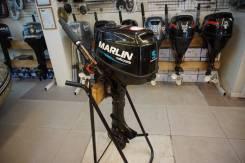 Лодочный мотор Marlin MF5AMHS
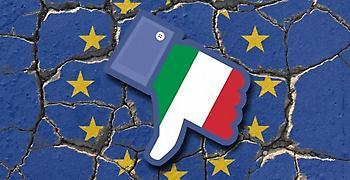 Γερμανικός Τύπος: Ιταλικός εκβιασμός και γερμανική εμμονή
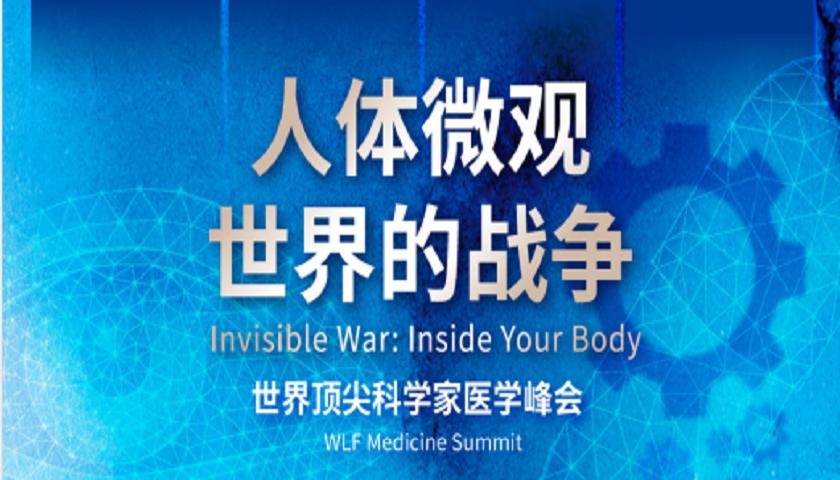 人体微观世界的战争 —— 世界顶尖科学家医学峰会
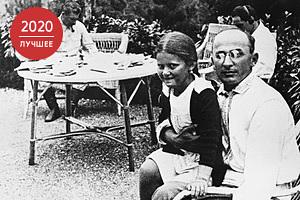 Лаврентий Берия с дочерью Иосифа Сталина Светланой
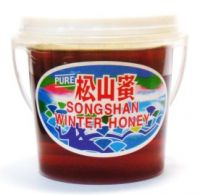 Pure Songshan Winter Honey - 1 Kg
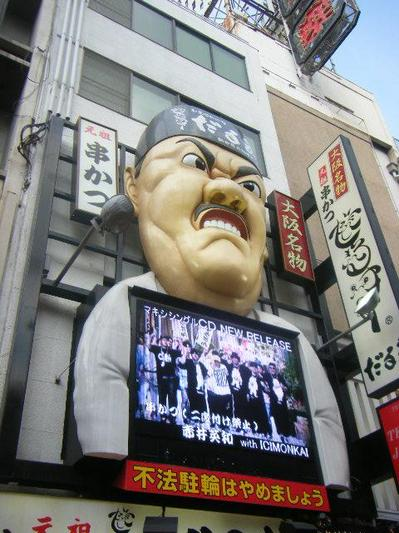 oosaka2011_12210035.JPG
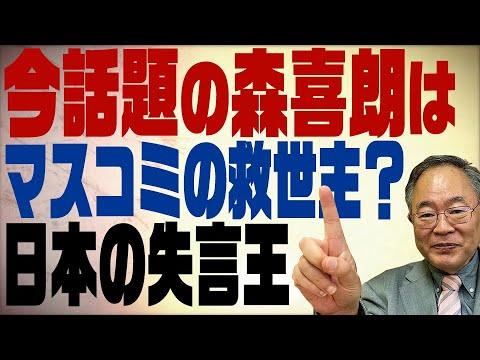 第97回 今話題の森喜朗はこんな人!菅総理と森元首相の違い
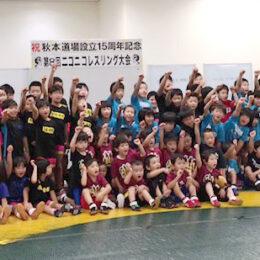 相模原市で総合格闘技を習うなら「秋本道場」初心者からエキスパートまで楽しく学ぶ!道場訓は「清い心・ 強い体・ 良い頭」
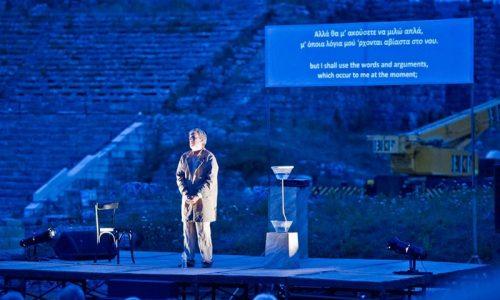 """""""Πλάτωνα - Απολογία Σωκράτη"""" Θεατρική παράσταση, Βέροια 31 Αυγούστου"""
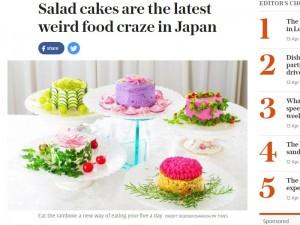 salad_cake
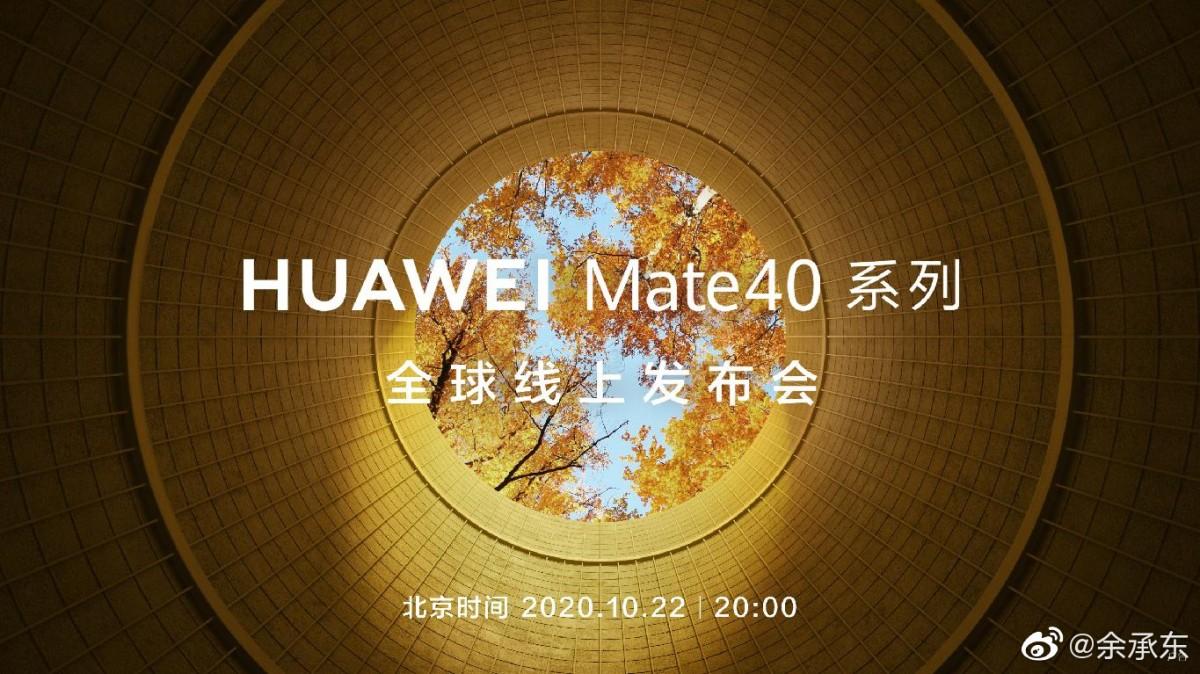 Huawei Mate 40 тизер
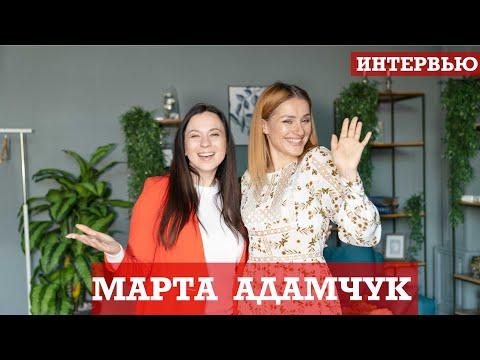 """Марта Адамчук. Откровенно о себе, Евровидении, Зеленском. """"Я могла быть Надей Дорофеевой"""""""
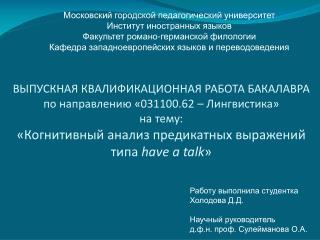 Работу выполнила студентка Холодова Д.Д. Научный руководитель д.ф.н. проф. Сулейманова О.А.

_ _ _

*WORK REQUIRED*. Leave out the pictures and retype the rest of the entries exactly.

*RESPONSE*.
 Лодочный мотор Marlin MF5AMHS
 Γερμανικός Τύπος: Ιταλικός εκβιασμός και γερμανική εμμονή
 人体微观世界的战争 —— 世界顶尖科学家医学峰会
 Лаврентий Берия с дочерью Иосифа Сталина Светланой
 Pure Songshan Winter Honey - 1 Kg
 oosaka2011_12210035.JPG
 第97回 今話題の森喜朗はこんな人!菅総理と森元首相の違い
 相模原市で総合格闘技を習うなら「秋本道場」初心者からエキスパートまで楽しく学ぶ!道場訓は「清い心・ 強い体・ 良い頭」
 """""""Πλάτωνα - Απολογία Σωκράτη"""" Θεατρική παράσταση, Βέροια 31 Αυγούστου"""
 salad_cake
 Huawei Mate 40 тизер
 """Марта Адамчук. Откровенно о себе, Евровидении, Зеленском. """"Я могла быть Надей Дорофеевой"""""""
 Работу выполнила студентка Холодова Д.Д. Научный руководитель д.ф.н. проф. Сулейманова О.А.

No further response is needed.